Groundwater users avoid curtailment after reaching temporary settlement, but it isn’t over yet
Published at | Updated atIDAHO FALLS – A temporary agreement in the water curtailment discussion has been reached and has been submitted to the Idaho Department of Water Resources.
The settlement will allow groundwater users in Bingham, Bonneville, Jefferson and Clark counties to get through the growing season without having the water shut off, according to a news release from Idaho Ground Water Appropriators. The settlement involves a groundwater mitigation agreement that has been submitted to the department for final approval. Once the board signs it, the curtailment order issued on May 30 for nine groundwater districts throughout the state will be lifted.
“This is a huge relief to our members, who have had their livelihoods threatened over the past month,” TJ Budge, attorney for Idaho Ground Water Appropriators, says in a news release. “We want to thank Governor Little, Lt. Governor Bedke, Senator Van Burtenshaw and, especially, all of our groundwater district members for their sincere and significant efforts to get a deal done before it was too late.”
════════════════
- TO BE DONE
(a) In the groundwater settlement article, on what date was the curtailment order for nine groundwater districts issued?
(b) Pick up the article on the groundwater settlement after its last sentence and continue it.

- EXTRACTED INFORMATION
════════════════
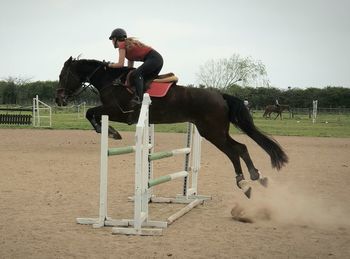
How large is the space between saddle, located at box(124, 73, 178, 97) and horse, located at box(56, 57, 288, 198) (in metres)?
0.07

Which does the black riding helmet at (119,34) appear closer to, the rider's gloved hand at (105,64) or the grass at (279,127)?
the rider's gloved hand at (105,64)

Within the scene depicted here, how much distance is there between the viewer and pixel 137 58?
684cm

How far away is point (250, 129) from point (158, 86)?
════════════════
- ANSWERS
(a) May 30

(b)
If the order would’ve been enforced, about 500,000 acres across the state — much of it in eastern Idaho — would’ve lost access to water. Groundwater users say this would’ve had a devastating impact on Idaho’s economy.
The curtailment order came about because of a projected shortage of 74,100 acre-feet of water for the Twin Falls Canal Company, which has senior water rights. Surface water users in Magic Valley have senior water rights over groundwater users in eastern Idaho under Idaho’s prior appropriation doctrine.
In order to avoid curtailment in times of shortages, groundwater users have to participate in a state groundwater mitigation plan, which aims to recharge the Eastern Snake River Plain Aquifer and reverse the decades long decline in its water supply.
The department originally determined about 6,400 junior groundwater rights holders who pump off the Eastern Snake Plain Aquifer were not compliant with a state mitigation plan.
Under the new plan, groundwater districts will conserve 240,000 acre-feet of water and deliver 50,000 acre-feet of storage water to the Surface Water Coaltion, as stated in the 2016 mitigation plan.
The parties also agreed to recognize groundwater districts’ prior water conservation efforts, which the SWC disputed in the past.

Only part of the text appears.